* **Page text**
%%
• Welcome to the new Internet Infidels Discussion Board, formerly Talk Freethought.

biblicalarchaeology.org

Hershel Shanks, editor of BAR is on record as agreeing much of the OT is myth and legend, not history. BAR has been for years a rather major player from time to time in the field. Shanks was instrumental in getting the Dead Sea scrolls made public after decades of inaction by the scholars who sat on it, blocking the public's view, and other scholars, more important.

I subscribed for years but eventually drifted away as it rarely had much to do with anything of real importance to me.
 
There have been people wandering around the Middle East for a couple hundred thousand years, so if you dig on any hilltop, you're likely to find something. The problem is, one pot shard looks as much like any other and a mud brick from 3000 BCE looks pretty much like one from last year. There are many more dig sites than there are place names in the Bible, so when wishful thinking sets in, there is so much from which to choose.

Inerrantists know better than to stake a claim on Biblical Archaeology. They've been burned so many times.
 
Hershel Shanks, editor of BAR is on record as agreeing much of the OT is myth and legend, not history. BAR has been for years a rather major player from time to time in the field. Shanks was instrumental in getting the Dead Sea scrolls made public after decades of inaction by the scholars who sat on it, blocking the public's view, and other scholars, more important.
%%
* **Work to complete**
1 - According to the forum text, who is the editor of BAR?
2 - Write out the stretch of the forum text from "biblicalarchaeology.org" through "importance to me.", substituting "folklore" for "myth".
This listing was taken from a separate source.

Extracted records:
%%
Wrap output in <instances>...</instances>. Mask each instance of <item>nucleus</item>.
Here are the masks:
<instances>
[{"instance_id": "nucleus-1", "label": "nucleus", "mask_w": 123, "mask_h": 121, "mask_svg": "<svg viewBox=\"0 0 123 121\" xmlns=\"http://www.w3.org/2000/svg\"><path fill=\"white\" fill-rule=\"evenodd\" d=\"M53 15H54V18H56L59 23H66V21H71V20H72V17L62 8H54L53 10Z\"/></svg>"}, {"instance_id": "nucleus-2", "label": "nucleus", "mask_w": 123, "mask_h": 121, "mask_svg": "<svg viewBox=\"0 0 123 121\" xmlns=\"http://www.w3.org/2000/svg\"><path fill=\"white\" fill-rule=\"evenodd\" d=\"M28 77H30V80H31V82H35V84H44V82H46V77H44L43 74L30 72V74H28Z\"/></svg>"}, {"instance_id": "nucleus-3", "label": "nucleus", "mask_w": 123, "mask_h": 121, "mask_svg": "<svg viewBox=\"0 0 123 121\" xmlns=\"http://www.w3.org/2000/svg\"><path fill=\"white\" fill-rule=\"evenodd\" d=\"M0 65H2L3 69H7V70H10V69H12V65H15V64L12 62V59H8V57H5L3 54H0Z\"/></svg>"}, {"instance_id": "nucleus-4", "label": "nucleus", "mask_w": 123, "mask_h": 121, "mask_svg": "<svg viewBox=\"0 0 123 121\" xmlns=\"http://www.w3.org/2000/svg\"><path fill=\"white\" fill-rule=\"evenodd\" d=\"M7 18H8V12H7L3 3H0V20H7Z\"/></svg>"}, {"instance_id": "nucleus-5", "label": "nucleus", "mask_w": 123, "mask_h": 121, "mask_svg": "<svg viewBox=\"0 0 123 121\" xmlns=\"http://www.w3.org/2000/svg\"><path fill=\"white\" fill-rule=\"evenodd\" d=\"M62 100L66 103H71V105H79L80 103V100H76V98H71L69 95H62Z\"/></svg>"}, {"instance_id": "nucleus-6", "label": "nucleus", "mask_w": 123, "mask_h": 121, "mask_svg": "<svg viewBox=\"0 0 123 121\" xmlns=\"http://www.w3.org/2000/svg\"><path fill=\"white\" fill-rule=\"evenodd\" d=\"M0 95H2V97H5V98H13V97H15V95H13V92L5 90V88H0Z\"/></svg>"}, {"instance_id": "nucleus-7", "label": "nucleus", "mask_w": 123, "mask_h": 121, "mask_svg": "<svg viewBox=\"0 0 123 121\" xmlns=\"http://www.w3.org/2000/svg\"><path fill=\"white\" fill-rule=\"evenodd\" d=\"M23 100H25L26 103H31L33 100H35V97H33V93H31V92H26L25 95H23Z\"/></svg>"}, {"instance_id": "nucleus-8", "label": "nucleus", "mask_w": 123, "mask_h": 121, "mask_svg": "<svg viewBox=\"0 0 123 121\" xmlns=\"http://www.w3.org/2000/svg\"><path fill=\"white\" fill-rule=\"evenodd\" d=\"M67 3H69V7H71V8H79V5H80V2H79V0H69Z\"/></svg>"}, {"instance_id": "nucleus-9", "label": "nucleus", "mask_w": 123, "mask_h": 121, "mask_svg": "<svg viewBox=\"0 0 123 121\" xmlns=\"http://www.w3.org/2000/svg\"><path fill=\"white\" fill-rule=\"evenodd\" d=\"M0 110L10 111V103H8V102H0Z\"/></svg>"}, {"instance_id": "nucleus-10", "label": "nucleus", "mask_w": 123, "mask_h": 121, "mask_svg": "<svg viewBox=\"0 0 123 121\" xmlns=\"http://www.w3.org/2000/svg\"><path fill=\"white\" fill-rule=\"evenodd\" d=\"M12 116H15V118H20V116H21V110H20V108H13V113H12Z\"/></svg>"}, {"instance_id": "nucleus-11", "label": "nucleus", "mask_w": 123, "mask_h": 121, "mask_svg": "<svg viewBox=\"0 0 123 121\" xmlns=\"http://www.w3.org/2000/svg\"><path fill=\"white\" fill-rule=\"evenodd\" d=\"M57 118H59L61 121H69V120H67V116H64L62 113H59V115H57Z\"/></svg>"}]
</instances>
%%
* **Task-by-task answers**
1 - Hershel Shanks

2 -
biblicalarchaeology.org

Hershel Shanks, editor of BAR is on record as agreeing much of the OT is folklore and legend, not history. BAR has been for years a rather major player from time to time in the field. Shanks was instrumental in getting the Dead Sea scrolls made public after decades of inaction by the scholars who sat on it, blocking the public's view, and other scholars, more important.

I subscribed for years but eventually drifted away as it rarely had much to do with anything of real importance to me.